3G femtocells are an interesting topic but I haven't had much time yet to take a look at the details of how mobility management works in practice. There's lots of activity in 3GPP to standardize mobility management around femtocells (or Home NodeBs how they are called there) in Release 8 and beyond. However, there are already already femtos on the market today and they have to work together with pre-Release 8 mobiles. So I've had two fundamental questions: How can mobiles find the femtos when they are on the 3G macro layer and how does the femto get rid of users which do not belong to the subscriber group, i.e. everyone except the owner and his/her family and friends?
Then this book, "Femtocells – Technologies and Deployment" by Jie Zhan and Guillaume de la Roche came my way. I haven't had time yet to go through it in detail but it looks highly interesting and informative and I could answer my questions with it within minutes:
Cell-Reselection to a Femto: To make a cell reselection to another 3G cell, it needs to be part of the neighbor cell list of the cell. As there could be many femtos inside one macro network and provisioning them automatically might not be a straight forward approach, one option is to select a couple of Primary Scrambling Codes and declare them as neighbors in every macrocell or at least on those macrocells in which femtos are located. This works even if there are many femtos inside the coverage area of a macrocell as not all of the femots are overlapping and hence the PSCs can be reused. If the femtos scan their surroundings when they start up they can help to avoid the PSC overlapping issue.

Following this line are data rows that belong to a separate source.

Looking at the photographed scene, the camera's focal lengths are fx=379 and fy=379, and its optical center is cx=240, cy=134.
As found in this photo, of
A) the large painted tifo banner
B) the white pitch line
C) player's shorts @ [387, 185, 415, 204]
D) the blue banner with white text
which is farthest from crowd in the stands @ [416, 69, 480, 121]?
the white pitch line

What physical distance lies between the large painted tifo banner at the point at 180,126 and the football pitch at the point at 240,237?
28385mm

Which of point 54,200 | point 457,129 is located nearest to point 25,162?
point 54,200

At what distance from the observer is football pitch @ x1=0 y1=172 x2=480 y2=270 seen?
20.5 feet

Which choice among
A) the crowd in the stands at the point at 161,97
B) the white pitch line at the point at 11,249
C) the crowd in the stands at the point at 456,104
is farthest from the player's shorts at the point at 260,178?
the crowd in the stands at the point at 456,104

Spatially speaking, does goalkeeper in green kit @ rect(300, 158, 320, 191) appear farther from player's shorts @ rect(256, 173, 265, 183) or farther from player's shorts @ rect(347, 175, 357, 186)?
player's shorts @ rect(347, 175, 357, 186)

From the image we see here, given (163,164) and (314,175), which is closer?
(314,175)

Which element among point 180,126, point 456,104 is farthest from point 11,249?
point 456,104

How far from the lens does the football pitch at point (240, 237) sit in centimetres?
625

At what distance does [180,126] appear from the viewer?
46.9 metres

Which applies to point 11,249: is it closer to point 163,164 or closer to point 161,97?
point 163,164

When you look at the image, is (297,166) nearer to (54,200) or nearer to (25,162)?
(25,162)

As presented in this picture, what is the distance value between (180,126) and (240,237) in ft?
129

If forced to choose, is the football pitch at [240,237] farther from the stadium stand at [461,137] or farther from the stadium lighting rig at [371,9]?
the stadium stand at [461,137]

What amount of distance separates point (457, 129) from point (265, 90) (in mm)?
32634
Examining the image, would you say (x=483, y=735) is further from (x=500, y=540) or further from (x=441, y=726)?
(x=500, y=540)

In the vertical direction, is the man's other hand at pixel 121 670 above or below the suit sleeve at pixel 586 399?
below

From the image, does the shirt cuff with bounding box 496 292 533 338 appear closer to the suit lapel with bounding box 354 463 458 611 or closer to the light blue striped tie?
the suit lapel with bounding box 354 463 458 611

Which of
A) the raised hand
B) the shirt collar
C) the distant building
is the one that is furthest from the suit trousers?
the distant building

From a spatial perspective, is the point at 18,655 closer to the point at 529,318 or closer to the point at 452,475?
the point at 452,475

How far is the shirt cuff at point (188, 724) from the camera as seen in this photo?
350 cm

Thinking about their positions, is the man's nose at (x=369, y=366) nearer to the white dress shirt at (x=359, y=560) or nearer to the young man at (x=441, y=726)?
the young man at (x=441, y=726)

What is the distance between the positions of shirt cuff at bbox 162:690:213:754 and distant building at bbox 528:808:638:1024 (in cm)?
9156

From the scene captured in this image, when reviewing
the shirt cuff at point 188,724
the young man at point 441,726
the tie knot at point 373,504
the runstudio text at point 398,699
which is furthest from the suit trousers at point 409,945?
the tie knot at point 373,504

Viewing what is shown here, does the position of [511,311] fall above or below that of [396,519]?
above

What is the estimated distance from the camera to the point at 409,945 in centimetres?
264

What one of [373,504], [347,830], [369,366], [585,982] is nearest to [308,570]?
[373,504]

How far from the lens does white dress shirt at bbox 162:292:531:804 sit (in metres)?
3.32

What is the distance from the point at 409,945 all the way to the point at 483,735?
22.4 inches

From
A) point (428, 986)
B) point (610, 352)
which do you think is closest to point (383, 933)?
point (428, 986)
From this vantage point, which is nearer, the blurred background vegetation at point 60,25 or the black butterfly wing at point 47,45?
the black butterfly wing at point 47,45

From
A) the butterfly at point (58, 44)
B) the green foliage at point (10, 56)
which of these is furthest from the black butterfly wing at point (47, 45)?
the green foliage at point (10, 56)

How to get rid of non-femto subscribers: The femto deployments I have heard of so far are closed-subscriber-group femtos, i.e. only registered people have access. But since todays mobiles know nothing of femtos how can you ensure only those remain in the cell that are supposed to be there? The book gives this as one of the potential solutions: For the femtos a certain range of location area codes (LACs) are reserved. If a non-femto subscriber mobile finds the cell and tries to perform a location update it gets a location update reject with cause code #15 (no suitable cells in location area). The mobile then goes back to the macro layer and puts the LAC in the forbidden LAC list on the SIM. The 3GPP UMTS RRC spec says It's only removed when the mobile is switched-off or after a significant amount of time has passed (12-24h). A bit of a disadvantage here: If the user of femto-A passes femto-B during the course of a day, the mobile will try to register with femto-B and will be rejected. In case the LAC was the same as that of femto-A the mobile will not try to reselect to femto-A until the forbidden LAC list is cleared. In other words, the user comes home and the mobile will not use the femto.
Agreed, there's much much more to the topic, those where just my two most burning questions concerning femtos.